F1 returned to Vegas after a 41-year hiatus and although things did not go entirely smoothly, the race on Saturday went a long way to turning around some people’s opinions.
But one of the main motivating factors for putting a race on in Vegas was the money on offer and it appears to have been a huge financial success.
F1 race beats forecasts for Las Vegas Super Bowl
The Vegas race was unusual in that unlike the other 21 venues this season, Formula 1 itself was the promoter meaning that while they took home a greater share of the profits, they also footed the bill.
All told, it cost F1 a suspected $500 million to get the race on including a $240m purchase of land to hold the pit building and paddock.
But according to The Athletic, the race generated substantially more income with a $1.2 billion boost for the Las Vegas area, double what the Super Bowl is predicted to bring in next year.
The race hosts also reported that every day was a sell-out meaning 105,000 people paid somewhere from $500 to $5,000 to watch the race. Even if fans could not afford a ticket, plenty tuned in at home with the 1.3 million viewers on ESPN beating the season average of 1.12 million.
So while the race did not go off without a hitch, the money it generated would have been enough in F1’s eyes to vindicate the decision.

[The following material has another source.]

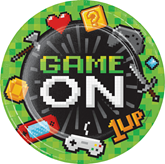 Game On 22cm Paper Plates 8pk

“For all those that were mumbling about the disruption and maybe local residents not being too happy with everyone being there, it was a bonanza night for the city of Las Vegas,” Sky F1 reporter Craig Slater said on the broadcaster’s podcast.
“In economic terms, we won’t get the full financial results until the end of the year or when the casinos published the final quarter results for the new year but one casino boss described it as being like New Year’s Eve for the race weekend itself.
“So if they can have that every year with something approaching 100,000 people coming in, many of the big casinos were sold out with room rates by all accounts still pretty high, this is a success story for Las Vegas.
“No question, I think we will be there for the entirety of the contract and maybe beyond.”